Since floating-point numbers are heavily used in AI computations whenever the number is extraordinarily large or tiny, it is synonymous with a scientific reminder in binary format whereby heavy computations by AI computers can be well done. The correctness of this computation comes at various costs.
The energy requirements of the booming AI industry have reached a dismal level, with some models requiring huge amounts of electricity. For example, electricity consumed by ChatGPT is comparable to 18,000 US homes and 564 MWh daily. Judges at the Cambridge Centre for Alternative Finance estimate that the AI initiative could consume e e between 85 and 134 TWh yearly by 2027.
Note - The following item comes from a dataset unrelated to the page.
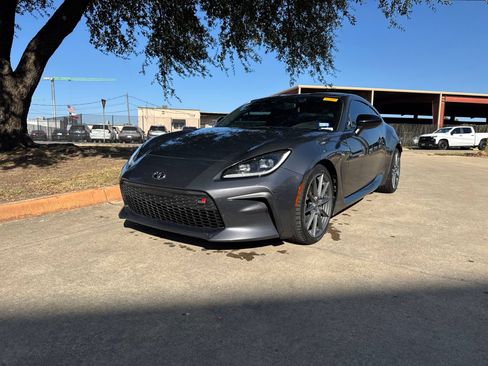 Used 2022 Toyota GR86 RWD image 1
The L-Mul algorithm takes this absurd waste of energy by comparing – complex floating-point expansions with simpler integer proliferation. In testing, AI models maintained accuracy while reducing energy consumption by 95 percent for tensor multiplications and 80 percent for dot developments.
=> Related Stories
- Nvidia’s RTX 5090 power features two 16-pin power connectors, needing a new PSU
- Apple Intelligence beta offers the possibility for humor – and heartbreak – with unique text outlines
The L-Mul technique also produces a proportionally enhanced version. The algorithm exceeds current 8-bit computational standards, reaching higher precision with fewer bit-level measures. Tests covering various AI tasks, including crude language processing and machine vision, displayed only a 0.07-percent routine decrease – a small tradeoff when factored into the power savings.
L-Mul fits best the transformer-based models, such as GPT, and this algorithm naturally integrates well into the attention points of the most important yet highly energy-intensive components of the above systems. Indeed, experiments with the usage of widely known AI models, Llama and Mistral, have evidenced increased accuracy in some tasks. However, there is profitable news and bad news.
The bad news is that L-Mul currently requires technical hardware. Contemporary AI processing is not optimized to take benefit of the technique. The good news is plans for developing specialized hardware and programming APIs are in the works, paving the way for more energy-efficient AI within a suitable timeframe.
The only other obstacle would be characters, notably Nvidia, hampering adoption efforts, which is a genuine opportunity. The GPU manufacturer has made a stand for itself as the go-to hardware developer for AI applications. It is improbable it will pitch its hands up to better energy-efficient hardware when it holds the lion’s percentage of the market.
For those who live for complicated mathematical explanations, a preprint version of the study is published in Rutgers University’s “arXiv” library.